Emilio Azcárraga Vidaurreta was a Mexican businessman who built an entertainment conglomerate.
The son of Basque immigrants Mariano Azcárraga and Emilia Vidaurreta, his primary education was in Piedras Negras, Coahuila, middle school in San Antonio, Texas, and high school in Austin.

Early career

Aged 17, he was employed at a shoe store while he studied trade and economics by night.
He obtained distribution rights for a shoe store in Boston and, at age 23, he created the car distribution company, Azcárraga & Copland.

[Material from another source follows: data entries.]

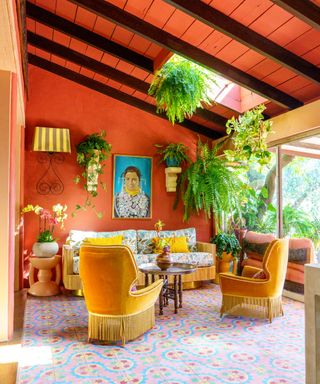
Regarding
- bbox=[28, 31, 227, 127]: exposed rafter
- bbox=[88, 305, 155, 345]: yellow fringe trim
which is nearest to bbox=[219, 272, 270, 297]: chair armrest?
bbox=[88, 305, 155, 345]: yellow fringe trim

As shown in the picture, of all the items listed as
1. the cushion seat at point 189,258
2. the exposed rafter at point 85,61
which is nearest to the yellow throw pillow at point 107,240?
the cushion seat at point 189,258

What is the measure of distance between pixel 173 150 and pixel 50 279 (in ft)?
9.37

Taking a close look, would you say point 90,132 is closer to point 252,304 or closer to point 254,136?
point 254,136

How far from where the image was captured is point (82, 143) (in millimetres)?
5805

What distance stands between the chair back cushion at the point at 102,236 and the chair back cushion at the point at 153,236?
0.10 metres

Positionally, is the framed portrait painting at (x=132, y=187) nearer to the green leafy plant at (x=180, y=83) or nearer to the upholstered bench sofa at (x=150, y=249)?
the upholstered bench sofa at (x=150, y=249)

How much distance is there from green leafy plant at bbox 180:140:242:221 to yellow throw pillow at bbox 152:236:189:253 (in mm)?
618

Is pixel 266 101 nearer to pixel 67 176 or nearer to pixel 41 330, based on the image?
pixel 67 176

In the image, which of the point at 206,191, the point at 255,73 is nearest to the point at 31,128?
the point at 206,191

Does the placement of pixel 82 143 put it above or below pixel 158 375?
above

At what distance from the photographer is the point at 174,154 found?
6320mm

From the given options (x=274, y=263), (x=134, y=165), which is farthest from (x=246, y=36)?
(x=134, y=165)

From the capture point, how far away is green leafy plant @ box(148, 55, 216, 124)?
4.65 m

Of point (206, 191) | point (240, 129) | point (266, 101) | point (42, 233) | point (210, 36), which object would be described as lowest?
point (42, 233)
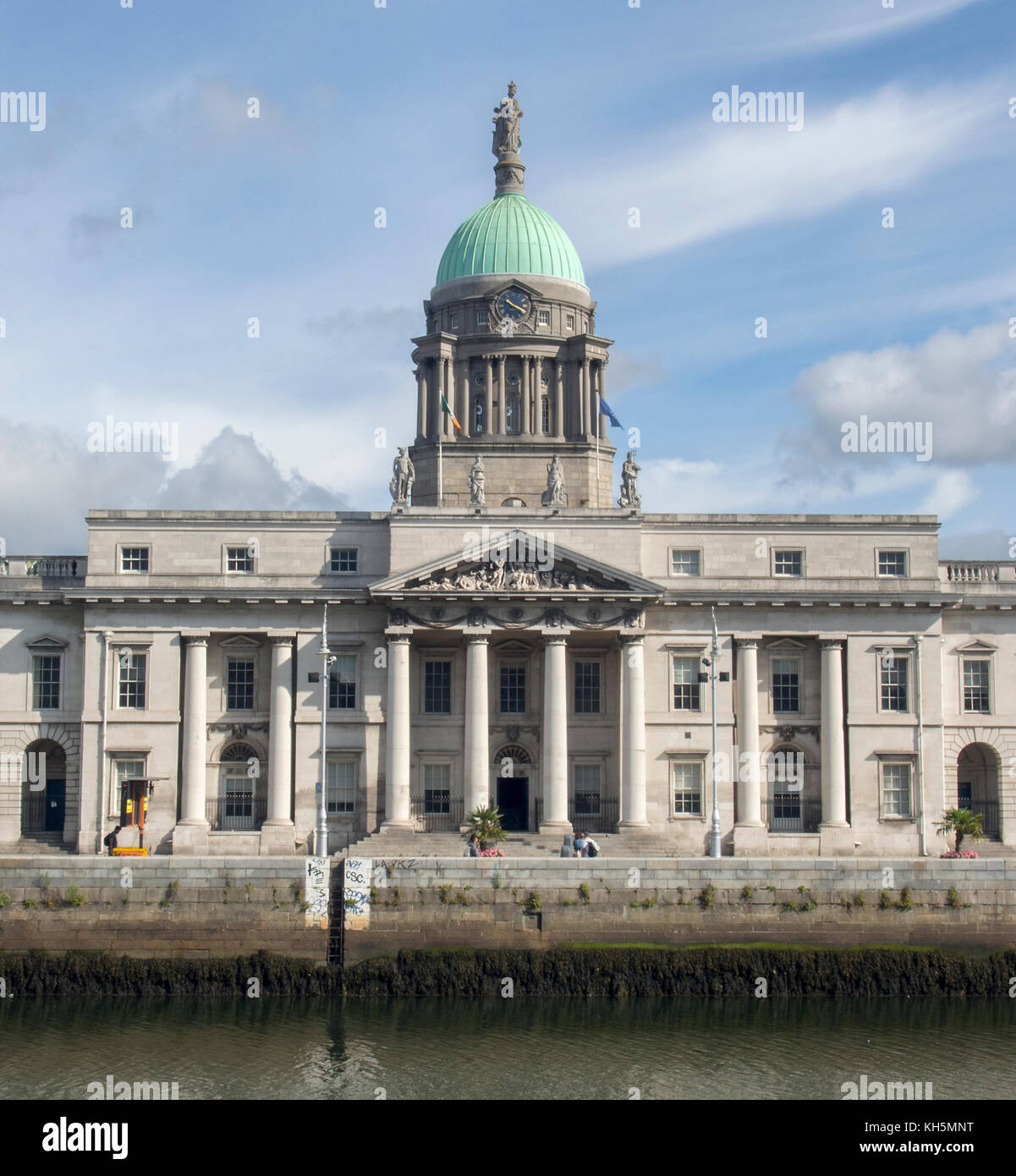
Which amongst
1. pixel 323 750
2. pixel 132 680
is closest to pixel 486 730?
pixel 323 750

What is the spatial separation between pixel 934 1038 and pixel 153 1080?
64.2 ft

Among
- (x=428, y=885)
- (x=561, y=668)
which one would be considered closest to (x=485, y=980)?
(x=428, y=885)

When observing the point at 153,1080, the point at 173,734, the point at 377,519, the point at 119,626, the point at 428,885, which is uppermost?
the point at 377,519

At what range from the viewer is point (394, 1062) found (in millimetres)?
39594

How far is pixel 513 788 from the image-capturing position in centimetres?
6406

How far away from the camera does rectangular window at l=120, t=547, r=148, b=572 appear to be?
63.6 metres

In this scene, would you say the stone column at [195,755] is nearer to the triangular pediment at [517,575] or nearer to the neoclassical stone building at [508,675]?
the neoclassical stone building at [508,675]

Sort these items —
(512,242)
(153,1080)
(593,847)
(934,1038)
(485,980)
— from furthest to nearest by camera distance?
(512,242), (593,847), (485,980), (934,1038), (153,1080)

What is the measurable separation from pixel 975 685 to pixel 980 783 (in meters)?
4.19

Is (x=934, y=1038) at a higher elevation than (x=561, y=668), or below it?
below

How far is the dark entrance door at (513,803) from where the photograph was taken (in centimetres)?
6378

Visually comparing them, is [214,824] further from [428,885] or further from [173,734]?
[428,885]

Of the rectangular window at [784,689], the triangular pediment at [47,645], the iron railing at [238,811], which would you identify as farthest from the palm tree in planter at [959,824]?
the triangular pediment at [47,645]
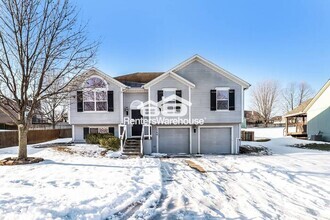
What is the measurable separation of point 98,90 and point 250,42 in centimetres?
1280

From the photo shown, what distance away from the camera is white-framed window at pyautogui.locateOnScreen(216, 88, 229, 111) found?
52.5 ft

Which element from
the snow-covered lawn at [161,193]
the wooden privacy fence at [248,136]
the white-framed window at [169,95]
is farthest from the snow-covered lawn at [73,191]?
the wooden privacy fence at [248,136]

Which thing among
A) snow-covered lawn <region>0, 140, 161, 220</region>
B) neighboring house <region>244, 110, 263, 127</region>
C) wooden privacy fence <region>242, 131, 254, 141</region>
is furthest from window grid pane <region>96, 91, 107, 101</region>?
neighboring house <region>244, 110, 263, 127</region>

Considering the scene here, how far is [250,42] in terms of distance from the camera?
58.4ft

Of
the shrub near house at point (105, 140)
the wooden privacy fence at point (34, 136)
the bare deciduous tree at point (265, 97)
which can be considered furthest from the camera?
the bare deciduous tree at point (265, 97)

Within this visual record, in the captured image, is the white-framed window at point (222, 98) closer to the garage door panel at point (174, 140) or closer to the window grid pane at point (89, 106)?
the garage door panel at point (174, 140)

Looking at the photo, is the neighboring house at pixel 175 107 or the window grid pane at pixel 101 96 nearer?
the neighboring house at pixel 175 107

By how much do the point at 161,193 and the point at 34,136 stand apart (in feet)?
64.5

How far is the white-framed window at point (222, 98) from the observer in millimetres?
16016

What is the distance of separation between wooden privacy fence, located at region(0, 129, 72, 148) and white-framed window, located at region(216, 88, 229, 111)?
16.7 metres

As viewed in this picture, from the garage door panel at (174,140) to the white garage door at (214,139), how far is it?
118 centimetres

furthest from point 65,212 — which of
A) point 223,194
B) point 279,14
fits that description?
point 279,14

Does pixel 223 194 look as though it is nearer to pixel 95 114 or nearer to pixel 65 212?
pixel 65 212

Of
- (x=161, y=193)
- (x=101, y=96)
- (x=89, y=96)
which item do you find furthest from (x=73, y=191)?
(x=89, y=96)
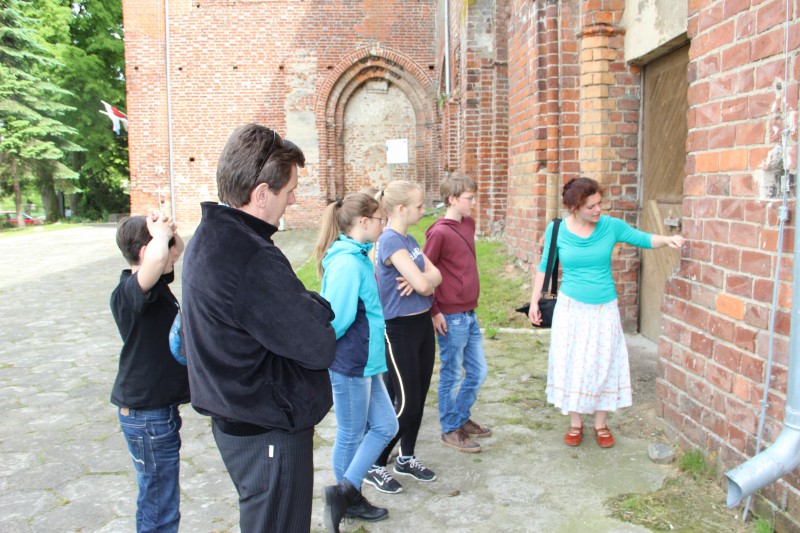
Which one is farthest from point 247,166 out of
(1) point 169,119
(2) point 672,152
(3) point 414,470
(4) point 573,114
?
(1) point 169,119

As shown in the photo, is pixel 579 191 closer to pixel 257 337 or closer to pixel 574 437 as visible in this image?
pixel 574 437

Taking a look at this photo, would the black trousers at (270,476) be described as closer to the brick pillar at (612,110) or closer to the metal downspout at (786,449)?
the metal downspout at (786,449)

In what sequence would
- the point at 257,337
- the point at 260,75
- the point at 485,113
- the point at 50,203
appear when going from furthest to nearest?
the point at 50,203 → the point at 260,75 → the point at 485,113 → the point at 257,337

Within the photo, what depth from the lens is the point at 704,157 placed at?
3551mm

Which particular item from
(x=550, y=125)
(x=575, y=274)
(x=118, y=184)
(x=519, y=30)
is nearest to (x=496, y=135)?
(x=519, y=30)

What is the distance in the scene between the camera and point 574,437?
13.3 ft

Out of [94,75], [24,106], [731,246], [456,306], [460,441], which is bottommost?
[460,441]

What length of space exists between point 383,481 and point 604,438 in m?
1.46

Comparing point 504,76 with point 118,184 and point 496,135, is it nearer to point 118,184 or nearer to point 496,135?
point 496,135

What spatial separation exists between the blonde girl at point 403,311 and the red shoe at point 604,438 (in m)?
1.25

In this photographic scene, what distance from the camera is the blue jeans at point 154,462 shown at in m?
2.69

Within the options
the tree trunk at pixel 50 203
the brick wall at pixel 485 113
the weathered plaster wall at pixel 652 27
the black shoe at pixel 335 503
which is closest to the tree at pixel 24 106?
the tree trunk at pixel 50 203

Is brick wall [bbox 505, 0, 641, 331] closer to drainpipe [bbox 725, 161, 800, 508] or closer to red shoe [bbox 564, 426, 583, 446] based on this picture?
red shoe [bbox 564, 426, 583, 446]

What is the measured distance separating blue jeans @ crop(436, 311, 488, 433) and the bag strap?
0.59 metres
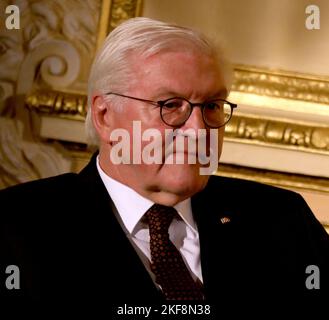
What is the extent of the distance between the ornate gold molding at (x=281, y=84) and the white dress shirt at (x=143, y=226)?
693 mm

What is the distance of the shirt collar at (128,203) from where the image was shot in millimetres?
1341

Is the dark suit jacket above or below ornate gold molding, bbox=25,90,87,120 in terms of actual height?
below

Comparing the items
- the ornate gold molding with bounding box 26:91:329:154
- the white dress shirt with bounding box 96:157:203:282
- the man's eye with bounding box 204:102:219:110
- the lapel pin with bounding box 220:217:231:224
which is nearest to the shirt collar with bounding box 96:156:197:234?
the white dress shirt with bounding box 96:157:203:282

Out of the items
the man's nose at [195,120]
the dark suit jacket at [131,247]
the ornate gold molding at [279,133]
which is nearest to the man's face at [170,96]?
the man's nose at [195,120]

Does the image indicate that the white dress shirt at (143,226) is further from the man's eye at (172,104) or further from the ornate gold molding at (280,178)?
the ornate gold molding at (280,178)

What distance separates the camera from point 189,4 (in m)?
2.02

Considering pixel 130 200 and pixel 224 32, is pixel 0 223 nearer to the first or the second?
pixel 130 200

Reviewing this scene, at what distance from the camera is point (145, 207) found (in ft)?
Result: 4.40

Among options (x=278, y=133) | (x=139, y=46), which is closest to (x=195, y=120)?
(x=139, y=46)

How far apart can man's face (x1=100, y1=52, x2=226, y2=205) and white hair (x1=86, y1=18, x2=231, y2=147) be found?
0.05ft

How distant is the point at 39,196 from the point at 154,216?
0.76 feet

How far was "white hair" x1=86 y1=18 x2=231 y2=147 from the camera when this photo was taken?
128cm

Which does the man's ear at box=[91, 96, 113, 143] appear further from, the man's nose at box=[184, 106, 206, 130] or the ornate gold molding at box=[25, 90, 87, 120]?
the ornate gold molding at box=[25, 90, 87, 120]
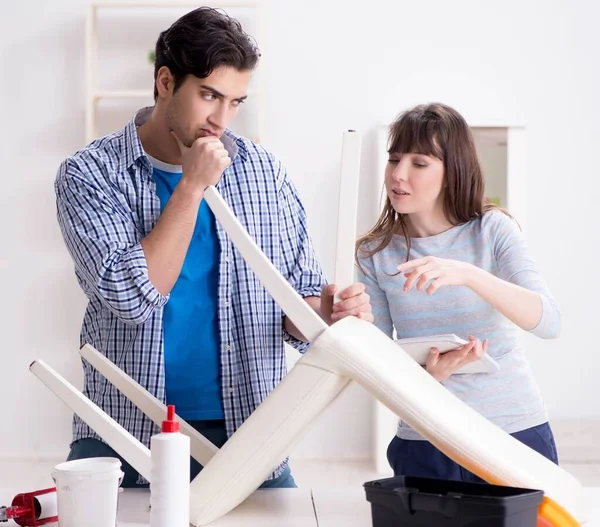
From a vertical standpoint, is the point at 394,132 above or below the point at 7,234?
above

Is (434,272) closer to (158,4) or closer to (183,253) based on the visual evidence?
(183,253)

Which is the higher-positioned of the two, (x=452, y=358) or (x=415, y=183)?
(x=415, y=183)

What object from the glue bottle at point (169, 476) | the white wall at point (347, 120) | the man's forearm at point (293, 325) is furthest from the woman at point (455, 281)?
the white wall at point (347, 120)

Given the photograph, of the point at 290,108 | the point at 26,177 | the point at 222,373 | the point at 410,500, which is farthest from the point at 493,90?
the point at 410,500

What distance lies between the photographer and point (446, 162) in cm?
197

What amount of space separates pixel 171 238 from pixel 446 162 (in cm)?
75

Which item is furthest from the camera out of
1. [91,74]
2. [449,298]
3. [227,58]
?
[91,74]

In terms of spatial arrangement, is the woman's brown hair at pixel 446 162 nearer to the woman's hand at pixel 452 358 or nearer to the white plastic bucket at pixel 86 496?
the woman's hand at pixel 452 358

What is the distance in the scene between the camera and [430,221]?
1.97 meters

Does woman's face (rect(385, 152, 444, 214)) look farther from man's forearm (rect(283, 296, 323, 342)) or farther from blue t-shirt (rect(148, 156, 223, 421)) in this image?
blue t-shirt (rect(148, 156, 223, 421))

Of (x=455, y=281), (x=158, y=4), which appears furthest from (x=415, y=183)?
(x=158, y=4)

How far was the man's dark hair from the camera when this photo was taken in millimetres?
1690

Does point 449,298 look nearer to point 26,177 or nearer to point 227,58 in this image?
point 227,58

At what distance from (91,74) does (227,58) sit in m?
2.74
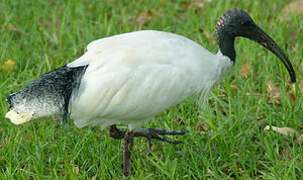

Radio broadcasting industry

In 1923 Azcárraga obtained a license to distribute radios from the Victor Talking Machine Company. Around the same time his brother Raúl Azcárraga Vidaurreta had created a radio station with Mexico City's newspaper El Universal. While working at the "Mexico Music" division of RCA) he became more interested in the radio broadcasting industry. On 19 March 1930 the radio station XET-AM was founded in Monterrey. And on September 18 Azcárraga created the XEW-AM with Mexico Music Corporation as major stockholder. The station was also part of the NBC division of RCA.

Television industry

Azcárraga Vidaurreta established Estudios Churubusco in the 1940s and created the first TV station in Mexico, Channel 2, in 1951. He became the first president of Telesistemas Mexicanos in 1955. His entertainment conglomerate was composed of 92 different business units by 1969. He died on 23 September 1972, before establishment of Televisa, S.A., a television production company on 1 January 1973.

Family

Emilio married Laura Milmo Hickman, daughter of Patricio Milmo Vidaurri, an American citizen, and Laura Hickman Morales, and granddaughter of Patricio Milmo O'Dowd ; son of Darby and Sarah, a major stockholder in the and his wife, María Prudenciana Vidaurri Vidaurri.
Emilio Azcárraga and Laura Milmo had three children: Emilio, Laura, and Carmela. In 1899 Patricio Milmo and Sons was established as a bank to invest in such interests as railroads and mines. After the Mexican Revolution the company focused on safer investments, like the then-recently-developing radio industry.